Tuesday, July 20, 2021

But, His Hands

 The hands were what got me worked up the most.  I know they've got to work with what they're given, but surely the embalming process pretty much does all the work.  Am I wrong?  Extreme decomposition can be challenging, I'm sure, but I didn't think this was the case.  When I met two of my siblings and my brother's best friend in the funeral home's parking lot I'd asked for a few minutes on my own before they entered, a request they granted me.  Nervously, I approached the casket, the tip of my youngest brother's nose now coming into view.  As the remainder of his face met my stare I think I let out a breathe I wasn't aware I'd been holding.  They did a great job with his face and hair, and his suit was meticulous.  His hands, though, looked bloated, sausage-like.  "Comfortably Numb" came to mind, that line in the first chorus, specifically.  A sister, breaking our agreement, walked up behind me silently.  "He looks good", she whispered.  I'd cried a little, swiped at my eyes, said, "But, his hands-".
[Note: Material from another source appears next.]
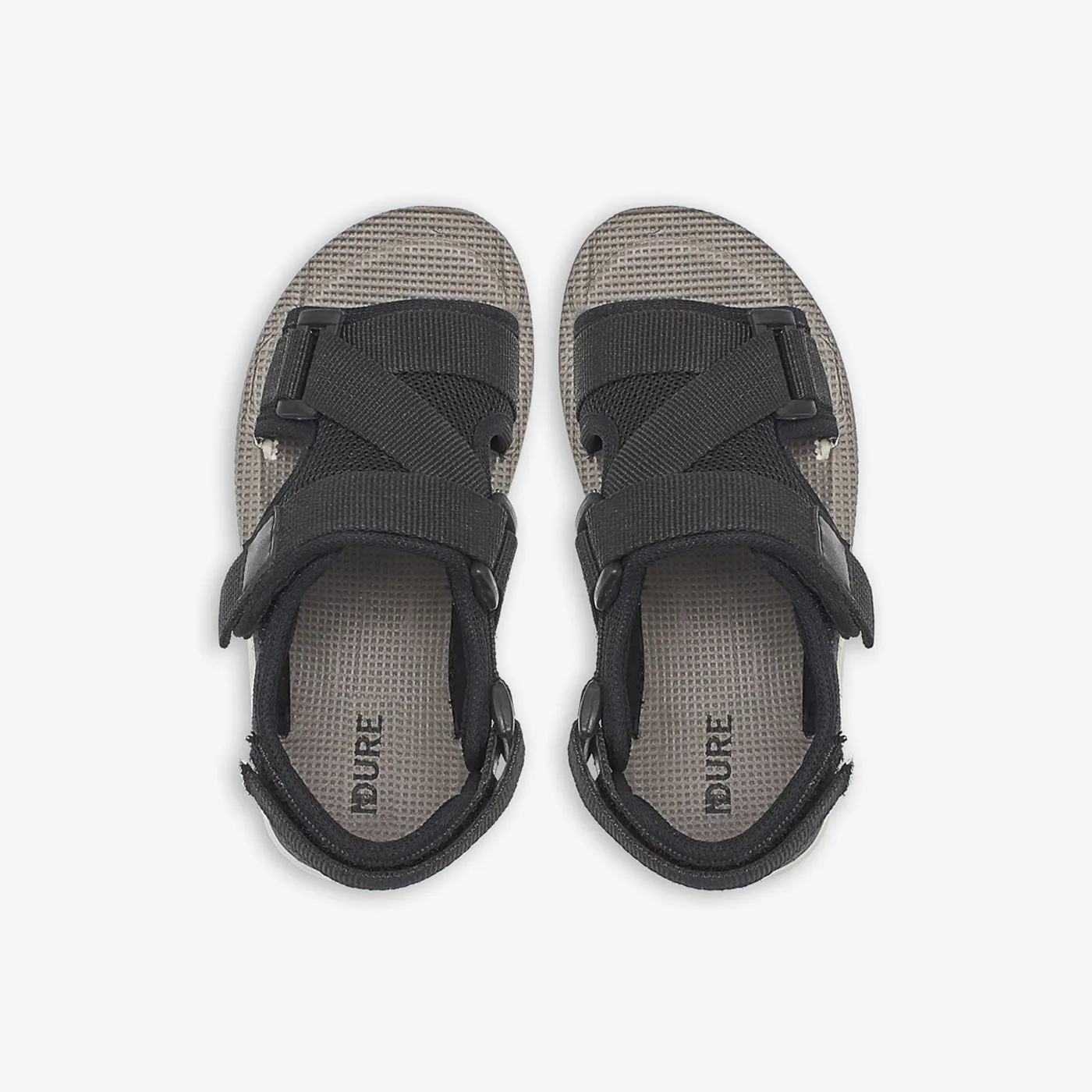 Sporty Boys Sandal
Flashback a few days.  Another brother, oldest of what started out as eight of us, douche of douches, impatient, holier-than-thou, self-important, spouted, "Why should the fact that my brother took his own life inconvenience my employer?".*  Getting back to work was furthest from my mind, but I guess others had different priorities.  We were sitting in a large circle, the funeral director and our mother at the head.  I wondered what mom felt when she heard her eldest spawn blurt such shit, cringed at what the director thought.

Flash forward a week or more- I don't remember.  It's now been about 14 years if I'm not mistaken- the above mentioned sister and I were the only ones who, for closure or whatever the fuck reason, requested to see the photos the police took when they found my brother's body.  It took some nerve but I sat at that desk for what seemed an eternity, staring at the image of him lying on his side, his hands under his cheek, eyes closed, like he'd just fallen asleep.  Which, I suppose, was the case, only he'd had help.
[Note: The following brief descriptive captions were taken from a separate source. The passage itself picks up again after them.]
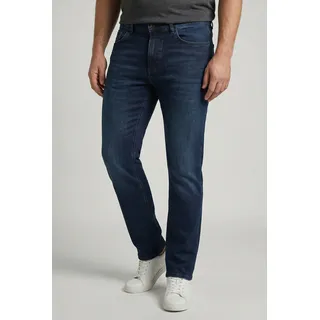 CAMEL ACTIVE Madison Slim Fit Dunkelblau 34/36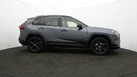 2020-toyota-rav4-25-vvt-i-dynamic-219bhp-small-41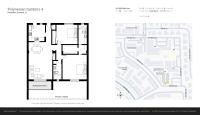Floor Plan Thumbnail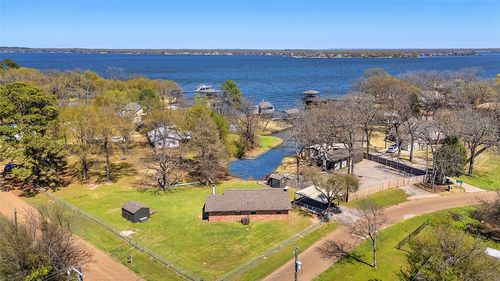 171 Lakeshore Dr, Trinidad, TX, 75163-4002 | Card Image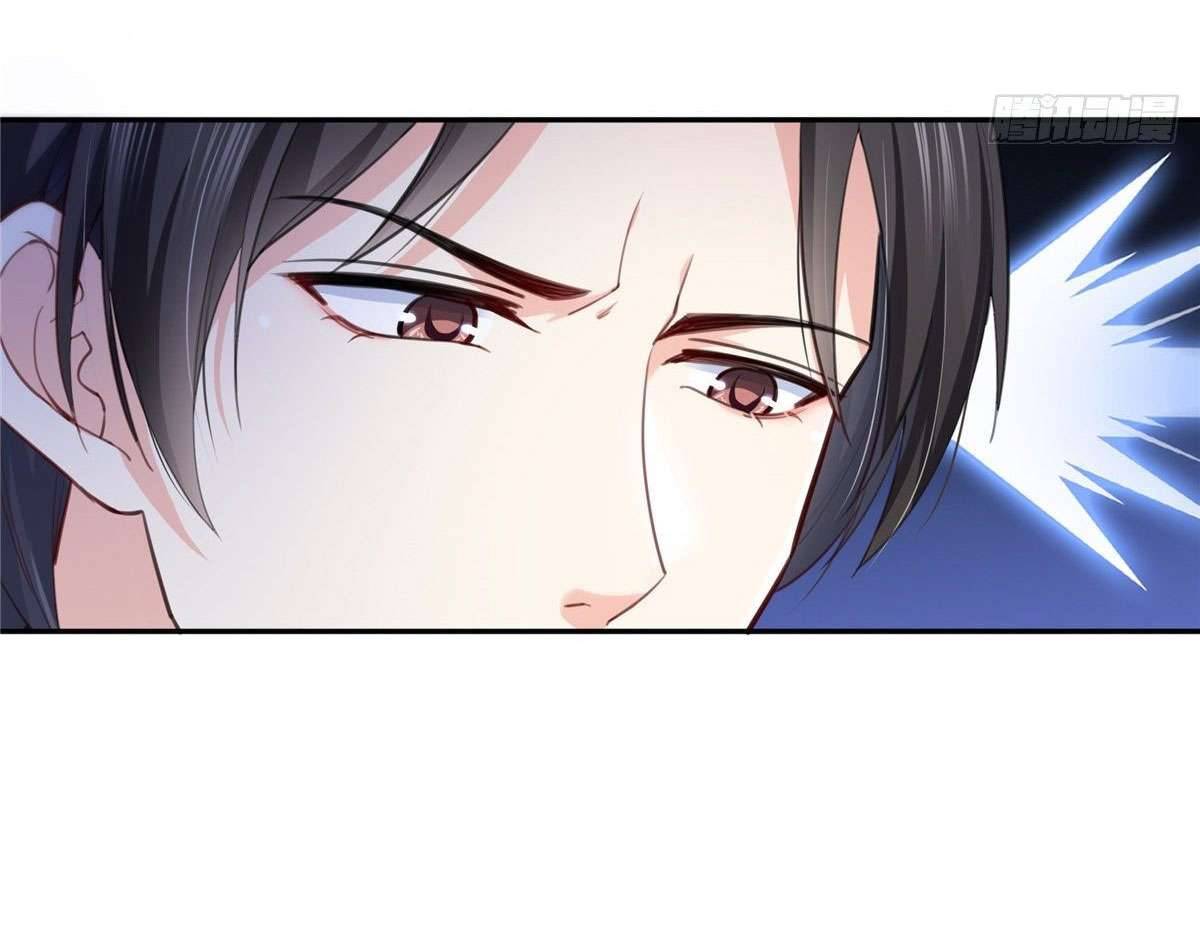 Hệt Như Hàn Quang Gặp Nắng Gắt Chap 199 - Next Chapter 199.1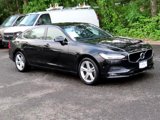 Used 2018 Volvo S90 T5 Momentum w/ Convenience Package image 4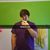 Gabriel Alvizo's profile image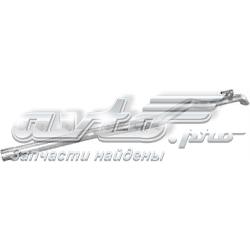 Вихлопна труба Mercedes A9014900921 ціна, від 33.62 USD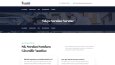 İlaçlama Web Sitesi - liderantalyailaclama.com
- An excerpt from a memoir that'll likely never be written because I'm a lazy procrastinating fuck.

*Verbatim, I swear, in case this ever ends up in court.  

Thursday, July 8, 2021

Marvelous Memories of Youth

When I was a teen in the 70s two uncles- one a pedophile drug addict and the other somewhat normal- ran a night club in a refurbished barn in a tiny town you probably never heard of.  I washed bar glassware, swept up closing time debris and mopped up beer, puke, jiz- whatever all that shit was that gave the concrete floor its texture.  I restocked the beer coolers, helped in the kitchen and even ran the lights once or twice for bands no one ever heard of or ever will.   I guess child labor laws weren't a big deal at the time, and I often stayed until the last patron stumbled out. The Marvelettes- or at least that era's line-up, played one night.  To a typical horndog teen these three beautiful ebony women were untouchable goddesses, and I'll always remember sitting at the bar (yes, at about 15 years old) at the end of the night, mingling with the ladies and their manager and pretending to be an adult.  Suddenly, one of the gorgeous ladies sidled up next to me and asked if I wanted a beer, and signaled the bartender- my uncle- for a bottle of Heineken.  After popping the cap and setting the bottle down on the bar he turned away, and ********** slid the bottle toward the edge of the bar, held it low in front of me and pulled my t-shirt out.  She teasingly slid the beer up my chest under my shirt, poking it out through the neck of my shirt, and had me sip it that way.  Not exactly discreet, I know, and I'm not 100% sure my uncle didn't see what was going on, though he never acted on it.  After another round my uncle made it clear I needed to head home, so I said my goodnights, dug my bike out of the bushes by the dumpster and pedaled the five or so miles home, weaving back and forth over the white line along the edge of the road.  After undressing and climbing into bed I thought back through that night's events and those three beautiful women, which lead to multiple rounds of vigorous masturbation.